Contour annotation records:
↓

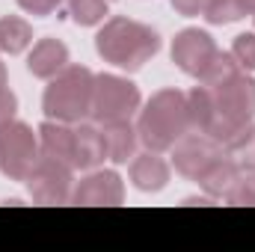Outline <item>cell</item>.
<instances>
[{
  "label": "cell",
  "instance_id": "cell-1",
  "mask_svg": "<svg viewBox=\"0 0 255 252\" xmlns=\"http://www.w3.org/2000/svg\"><path fill=\"white\" fill-rule=\"evenodd\" d=\"M193 130L208 133L220 145L255 119V77L247 71L232 74L217 86H193L187 92Z\"/></svg>",
  "mask_w": 255,
  "mask_h": 252
},
{
  "label": "cell",
  "instance_id": "cell-2",
  "mask_svg": "<svg viewBox=\"0 0 255 252\" xmlns=\"http://www.w3.org/2000/svg\"><path fill=\"white\" fill-rule=\"evenodd\" d=\"M95 51L104 63L125 68V71H136L160 51V36L142 21L116 15L104 21V27L98 30Z\"/></svg>",
  "mask_w": 255,
  "mask_h": 252
},
{
  "label": "cell",
  "instance_id": "cell-3",
  "mask_svg": "<svg viewBox=\"0 0 255 252\" xmlns=\"http://www.w3.org/2000/svg\"><path fill=\"white\" fill-rule=\"evenodd\" d=\"M187 130H193L187 92H181L175 86L154 92L136 119L139 142L151 151H169Z\"/></svg>",
  "mask_w": 255,
  "mask_h": 252
},
{
  "label": "cell",
  "instance_id": "cell-4",
  "mask_svg": "<svg viewBox=\"0 0 255 252\" xmlns=\"http://www.w3.org/2000/svg\"><path fill=\"white\" fill-rule=\"evenodd\" d=\"M92 89L95 74L86 65H65L60 74H54L42 95V110L48 119L77 125L92 113Z\"/></svg>",
  "mask_w": 255,
  "mask_h": 252
},
{
  "label": "cell",
  "instance_id": "cell-5",
  "mask_svg": "<svg viewBox=\"0 0 255 252\" xmlns=\"http://www.w3.org/2000/svg\"><path fill=\"white\" fill-rule=\"evenodd\" d=\"M39 130L18 119L0 125V172L9 181H27L39 163Z\"/></svg>",
  "mask_w": 255,
  "mask_h": 252
},
{
  "label": "cell",
  "instance_id": "cell-6",
  "mask_svg": "<svg viewBox=\"0 0 255 252\" xmlns=\"http://www.w3.org/2000/svg\"><path fill=\"white\" fill-rule=\"evenodd\" d=\"M142 104L139 89L119 74H95V89H92V119L110 122V119H130Z\"/></svg>",
  "mask_w": 255,
  "mask_h": 252
},
{
  "label": "cell",
  "instance_id": "cell-7",
  "mask_svg": "<svg viewBox=\"0 0 255 252\" xmlns=\"http://www.w3.org/2000/svg\"><path fill=\"white\" fill-rule=\"evenodd\" d=\"M27 190L39 205H68L74 190V166L39 154V163L27 175Z\"/></svg>",
  "mask_w": 255,
  "mask_h": 252
},
{
  "label": "cell",
  "instance_id": "cell-8",
  "mask_svg": "<svg viewBox=\"0 0 255 252\" xmlns=\"http://www.w3.org/2000/svg\"><path fill=\"white\" fill-rule=\"evenodd\" d=\"M172 166H175V172H181L184 178H199V172L223 151V145L217 142V139H211L208 133H202V130H187L172 148Z\"/></svg>",
  "mask_w": 255,
  "mask_h": 252
},
{
  "label": "cell",
  "instance_id": "cell-9",
  "mask_svg": "<svg viewBox=\"0 0 255 252\" xmlns=\"http://www.w3.org/2000/svg\"><path fill=\"white\" fill-rule=\"evenodd\" d=\"M217 51H220L217 42L199 27H187V30L175 33V39H172V63L190 77H199Z\"/></svg>",
  "mask_w": 255,
  "mask_h": 252
},
{
  "label": "cell",
  "instance_id": "cell-10",
  "mask_svg": "<svg viewBox=\"0 0 255 252\" xmlns=\"http://www.w3.org/2000/svg\"><path fill=\"white\" fill-rule=\"evenodd\" d=\"M125 202V184L119 172L113 169H89L86 178H80L71 190V205H122Z\"/></svg>",
  "mask_w": 255,
  "mask_h": 252
},
{
  "label": "cell",
  "instance_id": "cell-11",
  "mask_svg": "<svg viewBox=\"0 0 255 252\" xmlns=\"http://www.w3.org/2000/svg\"><path fill=\"white\" fill-rule=\"evenodd\" d=\"M130 184L142 193H157L169 184V163L160 157V151H139L130 157Z\"/></svg>",
  "mask_w": 255,
  "mask_h": 252
},
{
  "label": "cell",
  "instance_id": "cell-12",
  "mask_svg": "<svg viewBox=\"0 0 255 252\" xmlns=\"http://www.w3.org/2000/svg\"><path fill=\"white\" fill-rule=\"evenodd\" d=\"M98 127H101V136H104L107 160L128 163L136 154L139 133H136V125H130V119H110V122H101Z\"/></svg>",
  "mask_w": 255,
  "mask_h": 252
},
{
  "label": "cell",
  "instance_id": "cell-13",
  "mask_svg": "<svg viewBox=\"0 0 255 252\" xmlns=\"http://www.w3.org/2000/svg\"><path fill=\"white\" fill-rule=\"evenodd\" d=\"M65 65H68V48H65L60 39L48 36V39H39L27 57V68L33 77L39 80H51L54 74H60Z\"/></svg>",
  "mask_w": 255,
  "mask_h": 252
},
{
  "label": "cell",
  "instance_id": "cell-14",
  "mask_svg": "<svg viewBox=\"0 0 255 252\" xmlns=\"http://www.w3.org/2000/svg\"><path fill=\"white\" fill-rule=\"evenodd\" d=\"M39 151L45 157H57L68 166H74V125L45 119L39 125Z\"/></svg>",
  "mask_w": 255,
  "mask_h": 252
},
{
  "label": "cell",
  "instance_id": "cell-15",
  "mask_svg": "<svg viewBox=\"0 0 255 252\" xmlns=\"http://www.w3.org/2000/svg\"><path fill=\"white\" fill-rule=\"evenodd\" d=\"M107 160L104 136L98 125L77 122L74 125V169H98Z\"/></svg>",
  "mask_w": 255,
  "mask_h": 252
},
{
  "label": "cell",
  "instance_id": "cell-16",
  "mask_svg": "<svg viewBox=\"0 0 255 252\" xmlns=\"http://www.w3.org/2000/svg\"><path fill=\"white\" fill-rule=\"evenodd\" d=\"M238 175H241V166L226 154V151H220L202 172H199V187L205 190L208 196H214V199H226V193L235 187V181H238Z\"/></svg>",
  "mask_w": 255,
  "mask_h": 252
},
{
  "label": "cell",
  "instance_id": "cell-17",
  "mask_svg": "<svg viewBox=\"0 0 255 252\" xmlns=\"http://www.w3.org/2000/svg\"><path fill=\"white\" fill-rule=\"evenodd\" d=\"M33 45V27L21 15H6L0 18V54H24Z\"/></svg>",
  "mask_w": 255,
  "mask_h": 252
},
{
  "label": "cell",
  "instance_id": "cell-18",
  "mask_svg": "<svg viewBox=\"0 0 255 252\" xmlns=\"http://www.w3.org/2000/svg\"><path fill=\"white\" fill-rule=\"evenodd\" d=\"M223 151L241 166V169H255V122L244 125L238 133H232L223 142Z\"/></svg>",
  "mask_w": 255,
  "mask_h": 252
},
{
  "label": "cell",
  "instance_id": "cell-19",
  "mask_svg": "<svg viewBox=\"0 0 255 252\" xmlns=\"http://www.w3.org/2000/svg\"><path fill=\"white\" fill-rule=\"evenodd\" d=\"M238 71H244L241 65H238V60L232 57V51L226 54V51H217L214 54V60L205 65V71L196 77L202 86H217V83H223V80H229L232 74H238Z\"/></svg>",
  "mask_w": 255,
  "mask_h": 252
},
{
  "label": "cell",
  "instance_id": "cell-20",
  "mask_svg": "<svg viewBox=\"0 0 255 252\" xmlns=\"http://www.w3.org/2000/svg\"><path fill=\"white\" fill-rule=\"evenodd\" d=\"M202 15L208 18V24H235V21L247 18L250 12H247L244 0H208Z\"/></svg>",
  "mask_w": 255,
  "mask_h": 252
},
{
  "label": "cell",
  "instance_id": "cell-21",
  "mask_svg": "<svg viewBox=\"0 0 255 252\" xmlns=\"http://www.w3.org/2000/svg\"><path fill=\"white\" fill-rule=\"evenodd\" d=\"M65 3H68V15L80 27H95L107 15V0H65Z\"/></svg>",
  "mask_w": 255,
  "mask_h": 252
},
{
  "label": "cell",
  "instance_id": "cell-22",
  "mask_svg": "<svg viewBox=\"0 0 255 252\" xmlns=\"http://www.w3.org/2000/svg\"><path fill=\"white\" fill-rule=\"evenodd\" d=\"M229 205H255V169H241L235 187L226 193Z\"/></svg>",
  "mask_w": 255,
  "mask_h": 252
},
{
  "label": "cell",
  "instance_id": "cell-23",
  "mask_svg": "<svg viewBox=\"0 0 255 252\" xmlns=\"http://www.w3.org/2000/svg\"><path fill=\"white\" fill-rule=\"evenodd\" d=\"M232 57L244 71H255V33H241L232 45Z\"/></svg>",
  "mask_w": 255,
  "mask_h": 252
},
{
  "label": "cell",
  "instance_id": "cell-24",
  "mask_svg": "<svg viewBox=\"0 0 255 252\" xmlns=\"http://www.w3.org/2000/svg\"><path fill=\"white\" fill-rule=\"evenodd\" d=\"M18 6L27 12V15H36V18H45V15H54L63 0H18Z\"/></svg>",
  "mask_w": 255,
  "mask_h": 252
},
{
  "label": "cell",
  "instance_id": "cell-25",
  "mask_svg": "<svg viewBox=\"0 0 255 252\" xmlns=\"http://www.w3.org/2000/svg\"><path fill=\"white\" fill-rule=\"evenodd\" d=\"M15 113H18V98H15V92L9 86H3L0 89V125L15 119Z\"/></svg>",
  "mask_w": 255,
  "mask_h": 252
},
{
  "label": "cell",
  "instance_id": "cell-26",
  "mask_svg": "<svg viewBox=\"0 0 255 252\" xmlns=\"http://www.w3.org/2000/svg\"><path fill=\"white\" fill-rule=\"evenodd\" d=\"M169 3H172V9H175L178 15H187V18L202 15L205 6H208V0H169Z\"/></svg>",
  "mask_w": 255,
  "mask_h": 252
},
{
  "label": "cell",
  "instance_id": "cell-27",
  "mask_svg": "<svg viewBox=\"0 0 255 252\" xmlns=\"http://www.w3.org/2000/svg\"><path fill=\"white\" fill-rule=\"evenodd\" d=\"M3 86H9V74H6V63H3V57H0V89Z\"/></svg>",
  "mask_w": 255,
  "mask_h": 252
},
{
  "label": "cell",
  "instance_id": "cell-28",
  "mask_svg": "<svg viewBox=\"0 0 255 252\" xmlns=\"http://www.w3.org/2000/svg\"><path fill=\"white\" fill-rule=\"evenodd\" d=\"M244 6H247V12H250V15L255 12V0H244Z\"/></svg>",
  "mask_w": 255,
  "mask_h": 252
},
{
  "label": "cell",
  "instance_id": "cell-29",
  "mask_svg": "<svg viewBox=\"0 0 255 252\" xmlns=\"http://www.w3.org/2000/svg\"><path fill=\"white\" fill-rule=\"evenodd\" d=\"M253 21H255V12H253Z\"/></svg>",
  "mask_w": 255,
  "mask_h": 252
}]
</instances>
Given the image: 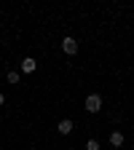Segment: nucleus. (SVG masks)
I'll return each mask as SVG.
<instances>
[{"mask_svg":"<svg viewBox=\"0 0 134 150\" xmlns=\"http://www.w3.org/2000/svg\"><path fill=\"white\" fill-rule=\"evenodd\" d=\"M83 107H86V112H99L102 110V97H99V94H89Z\"/></svg>","mask_w":134,"mask_h":150,"instance_id":"1","label":"nucleus"},{"mask_svg":"<svg viewBox=\"0 0 134 150\" xmlns=\"http://www.w3.org/2000/svg\"><path fill=\"white\" fill-rule=\"evenodd\" d=\"M62 51L67 54V56H75V54H78V40H75V38H65V40H62Z\"/></svg>","mask_w":134,"mask_h":150,"instance_id":"2","label":"nucleus"},{"mask_svg":"<svg viewBox=\"0 0 134 150\" xmlns=\"http://www.w3.org/2000/svg\"><path fill=\"white\" fill-rule=\"evenodd\" d=\"M72 129H75V126H72V121H70V118H62L59 123H56V131H59L62 137H70V134H72Z\"/></svg>","mask_w":134,"mask_h":150,"instance_id":"3","label":"nucleus"},{"mask_svg":"<svg viewBox=\"0 0 134 150\" xmlns=\"http://www.w3.org/2000/svg\"><path fill=\"white\" fill-rule=\"evenodd\" d=\"M19 70H22L24 75H30V72H35V70H38V62L32 59V56H24L22 64H19Z\"/></svg>","mask_w":134,"mask_h":150,"instance_id":"4","label":"nucleus"},{"mask_svg":"<svg viewBox=\"0 0 134 150\" xmlns=\"http://www.w3.org/2000/svg\"><path fill=\"white\" fill-rule=\"evenodd\" d=\"M123 142H126V137H123V131H118V129H113V131H110V145H113V147H123Z\"/></svg>","mask_w":134,"mask_h":150,"instance_id":"5","label":"nucleus"},{"mask_svg":"<svg viewBox=\"0 0 134 150\" xmlns=\"http://www.w3.org/2000/svg\"><path fill=\"white\" fill-rule=\"evenodd\" d=\"M19 78H22V72H16V70H8V72H6V81H8L11 86H16Z\"/></svg>","mask_w":134,"mask_h":150,"instance_id":"6","label":"nucleus"},{"mask_svg":"<svg viewBox=\"0 0 134 150\" xmlns=\"http://www.w3.org/2000/svg\"><path fill=\"white\" fill-rule=\"evenodd\" d=\"M86 150H99V139H89L86 142Z\"/></svg>","mask_w":134,"mask_h":150,"instance_id":"7","label":"nucleus"},{"mask_svg":"<svg viewBox=\"0 0 134 150\" xmlns=\"http://www.w3.org/2000/svg\"><path fill=\"white\" fill-rule=\"evenodd\" d=\"M3 105H6V94L0 91V107H3Z\"/></svg>","mask_w":134,"mask_h":150,"instance_id":"8","label":"nucleus"}]
</instances>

↑

**What you have to do**
Rewrite the stretch from the start of the rows through the line that contains "130H193L187 92H181L175 86L154" as a numbered list, with both ends included and blank lines dropped. Leave the pictures out of the answer.

**Expected output**
1. Outline <item>cell</item>.
2. <instances>
3. [{
4.   "label": "cell",
5.   "instance_id": "cell-1",
6.   "mask_svg": "<svg viewBox=\"0 0 255 252\" xmlns=\"http://www.w3.org/2000/svg\"><path fill=\"white\" fill-rule=\"evenodd\" d=\"M193 130L208 133L220 145L255 119V77L247 71L232 74L217 86H193L187 92Z\"/></svg>",
7.   "mask_w": 255,
8.   "mask_h": 252
9. },
10. {
11.   "label": "cell",
12.   "instance_id": "cell-2",
13.   "mask_svg": "<svg viewBox=\"0 0 255 252\" xmlns=\"http://www.w3.org/2000/svg\"><path fill=\"white\" fill-rule=\"evenodd\" d=\"M95 51L104 63L125 68V71H136L160 51V36L142 21L116 15L104 21V27L98 30Z\"/></svg>",
14.   "mask_w": 255,
15.   "mask_h": 252
16. },
17. {
18.   "label": "cell",
19.   "instance_id": "cell-3",
20.   "mask_svg": "<svg viewBox=\"0 0 255 252\" xmlns=\"http://www.w3.org/2000/svg\"><path fill=\"white\" fill-rule=\"evenodd\" d=\"M187 130H193L187 92H181L175 86L154 92L136 119L139 142L151 151H169Z\"/></svg>",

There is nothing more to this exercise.